PROBLEM TO SOLVE — The entries below contain a line with "Tanzania, site L05, 2011-11-03 00:19:28." and a line with "Young present vote". Quote exactly those two lines and all lines between them.
___ DATASET EXTRACT
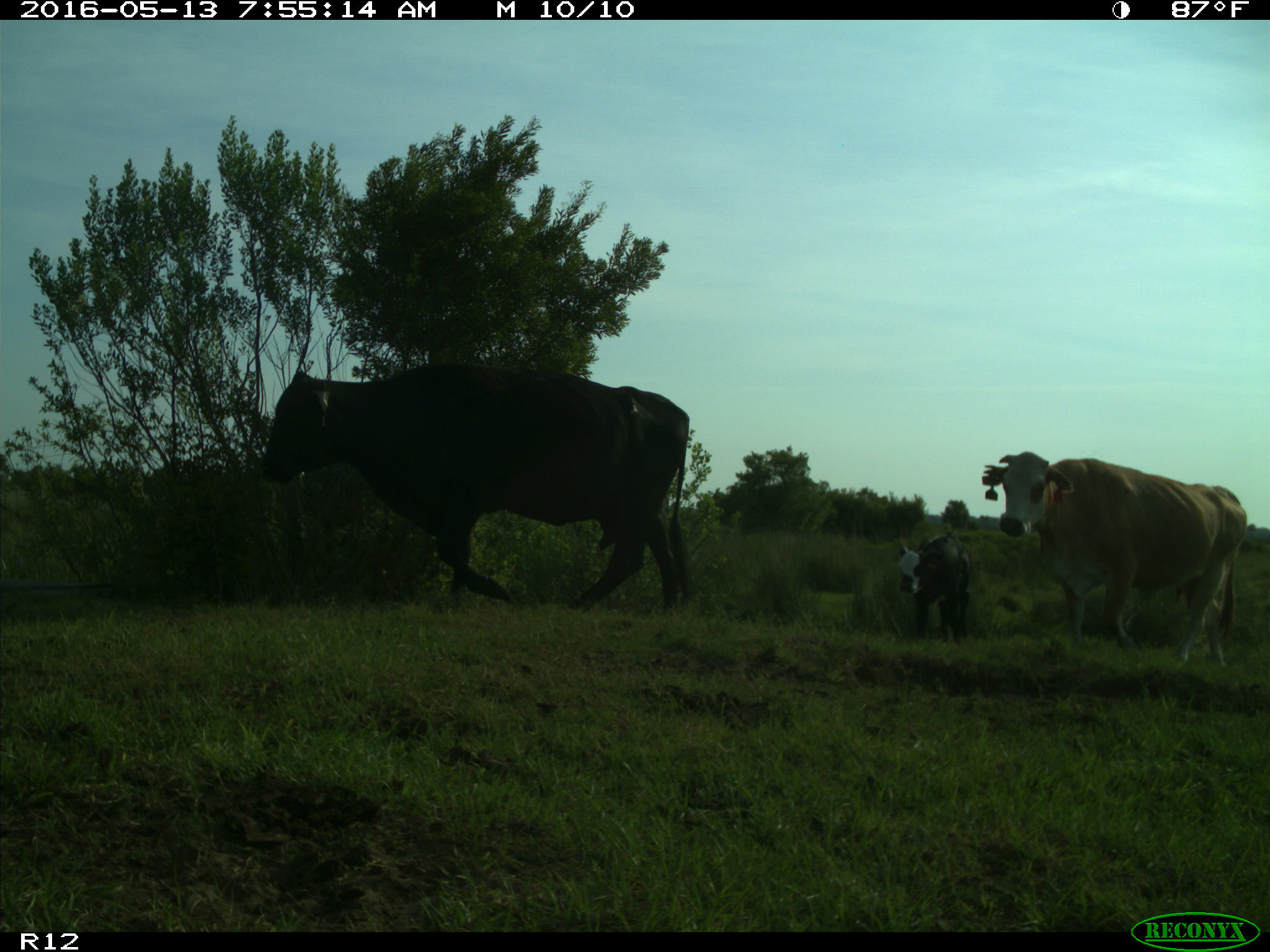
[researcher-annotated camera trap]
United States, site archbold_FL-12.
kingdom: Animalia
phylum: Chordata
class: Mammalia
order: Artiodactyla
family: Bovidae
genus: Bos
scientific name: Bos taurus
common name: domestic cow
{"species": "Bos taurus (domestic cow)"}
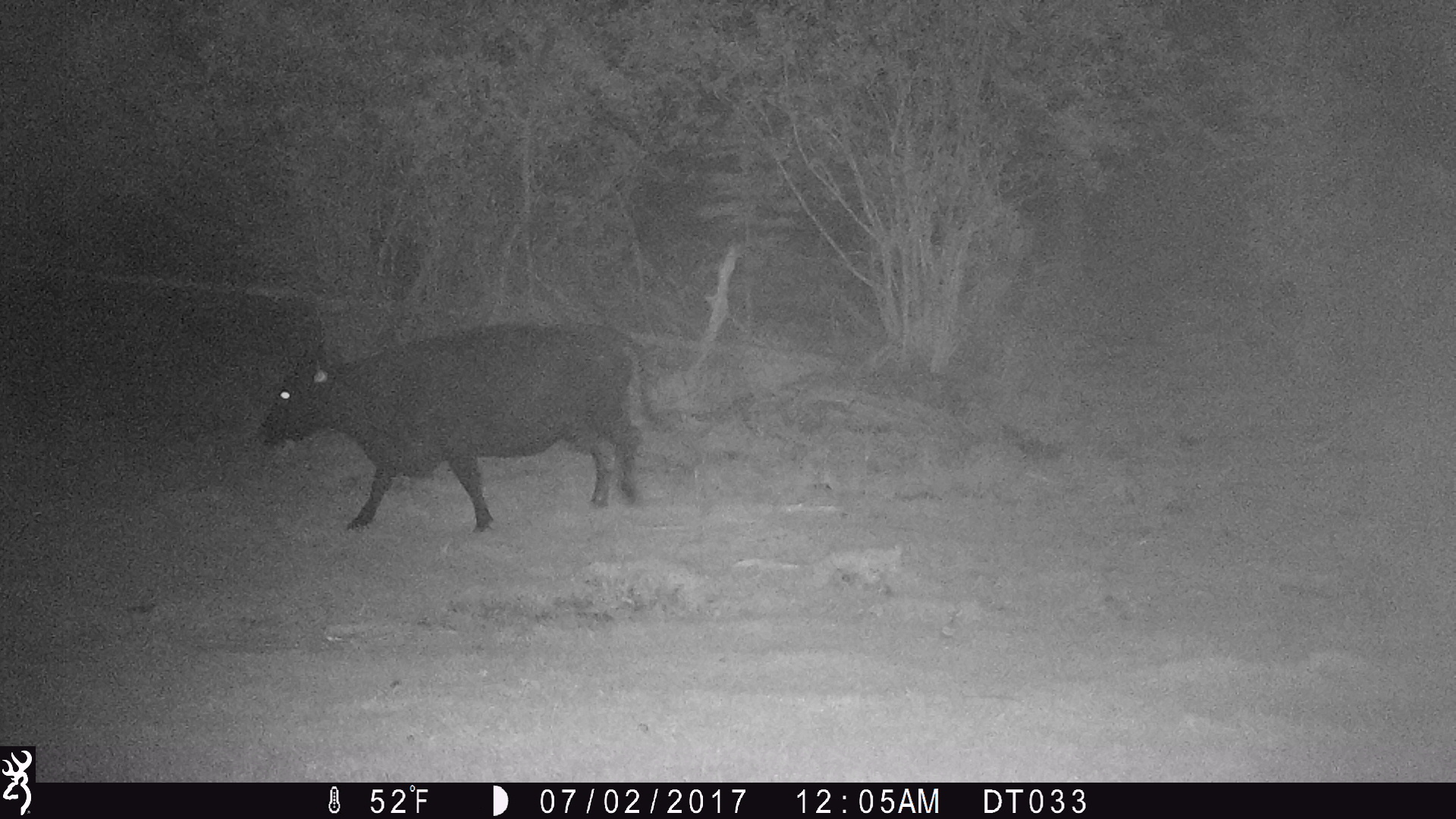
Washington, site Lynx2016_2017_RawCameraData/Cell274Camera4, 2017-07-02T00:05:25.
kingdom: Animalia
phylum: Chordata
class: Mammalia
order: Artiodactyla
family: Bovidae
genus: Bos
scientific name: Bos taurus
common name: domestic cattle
______
___ DATASET EXTRACT
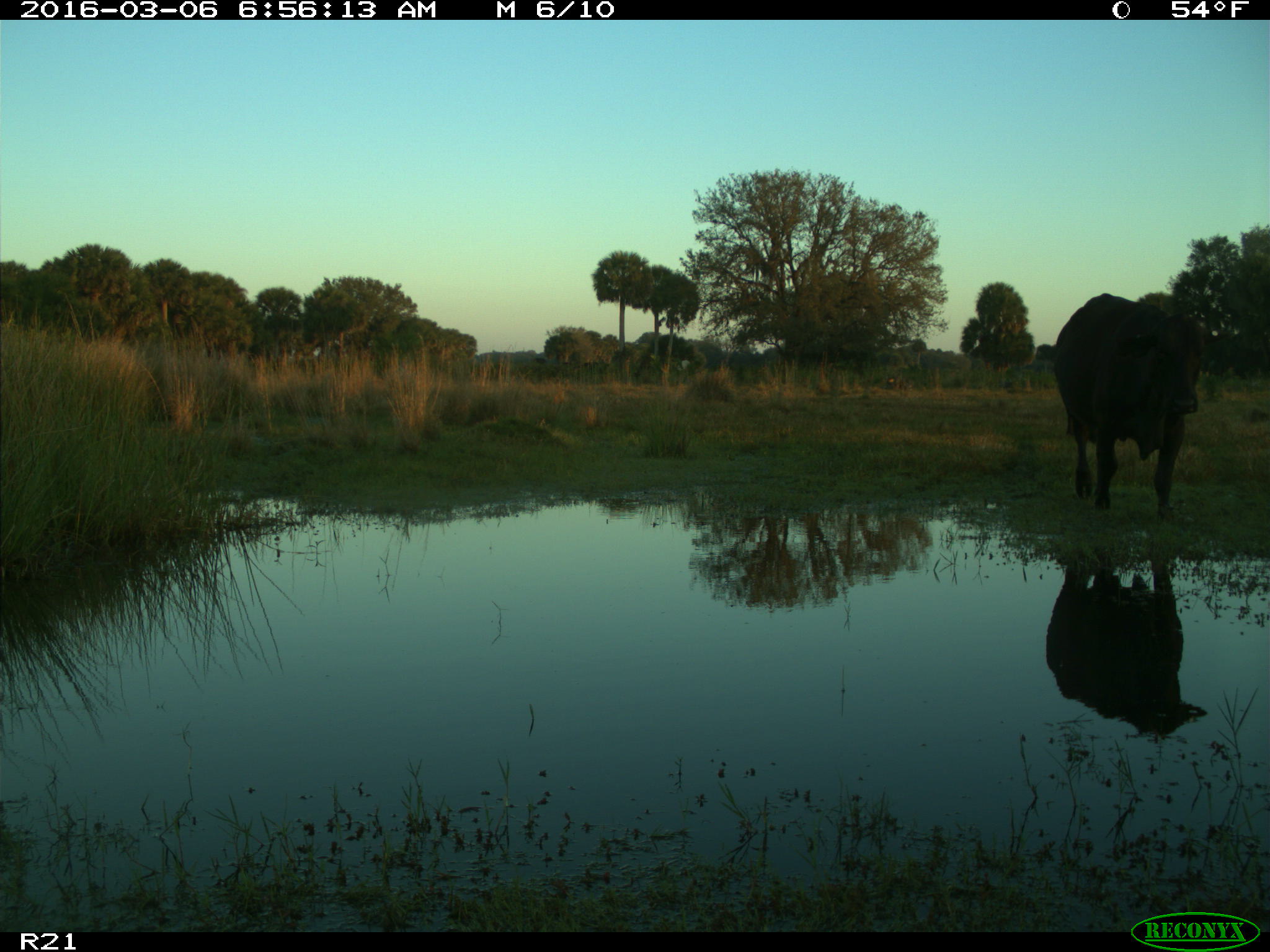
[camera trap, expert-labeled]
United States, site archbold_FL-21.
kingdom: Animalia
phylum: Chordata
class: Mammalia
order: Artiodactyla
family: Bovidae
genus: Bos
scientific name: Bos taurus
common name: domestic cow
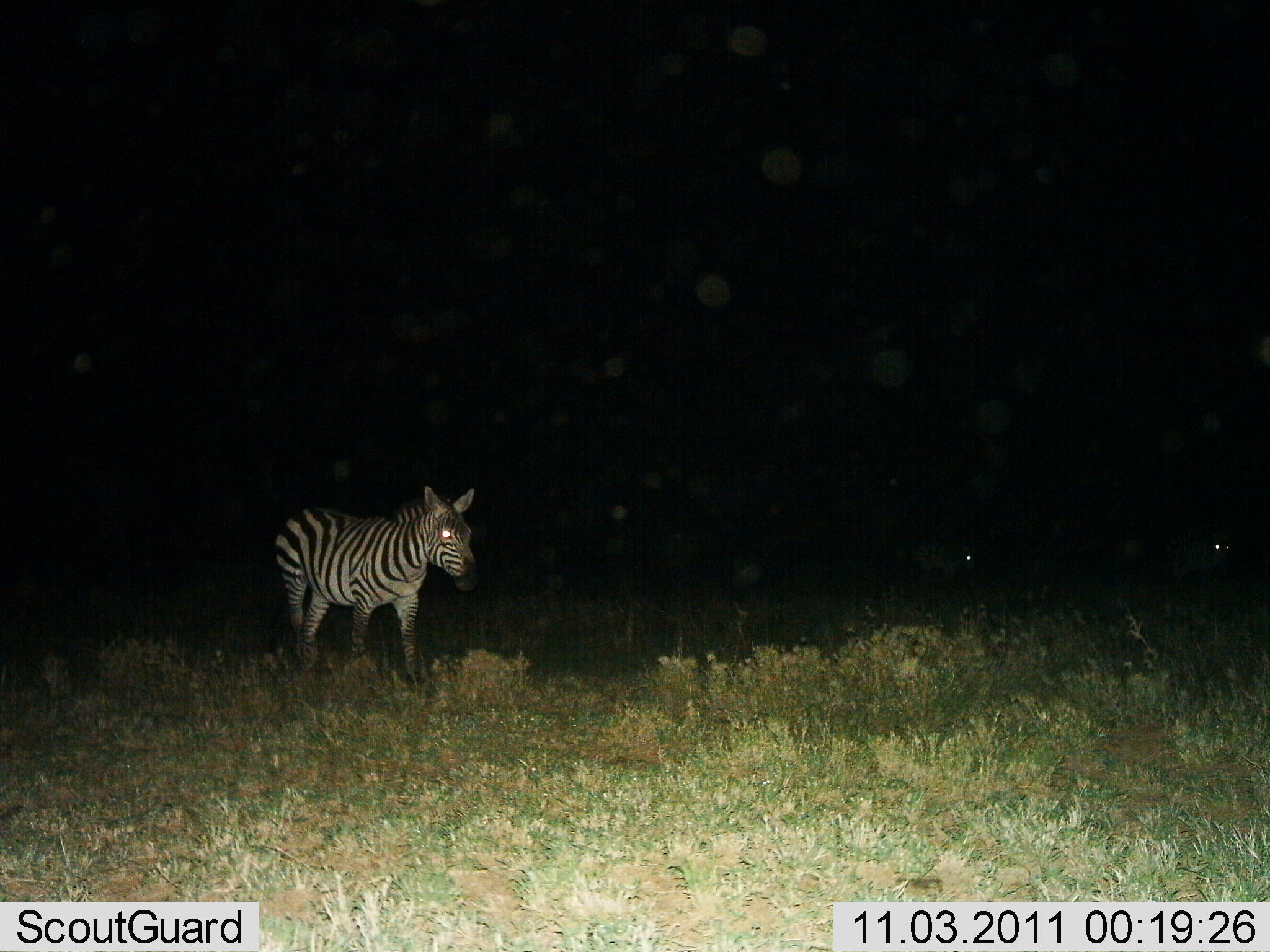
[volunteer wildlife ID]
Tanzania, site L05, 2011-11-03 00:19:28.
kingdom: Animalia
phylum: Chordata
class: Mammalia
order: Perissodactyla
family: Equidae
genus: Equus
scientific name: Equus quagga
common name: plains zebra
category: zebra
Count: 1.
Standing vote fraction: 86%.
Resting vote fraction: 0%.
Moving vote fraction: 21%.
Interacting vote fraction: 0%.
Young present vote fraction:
______
RESPONSE BOX —
Tanzania, site L05, 2011-11-03 00:19:28.
kingdom: Animalia
phylum: Chordata
class: Mammalia
order: Perissodactyla
family: Equidae
genus: Equus
scientific name: Equus quagga
common name: plains zebra
category: zebra
Count: 1.
Standing vote fraction: 86%.
Resting vote fraction: 0%.
Moving vote fraction: 21%.
Interacting vote fraction: 0%.
Young present vote fraction:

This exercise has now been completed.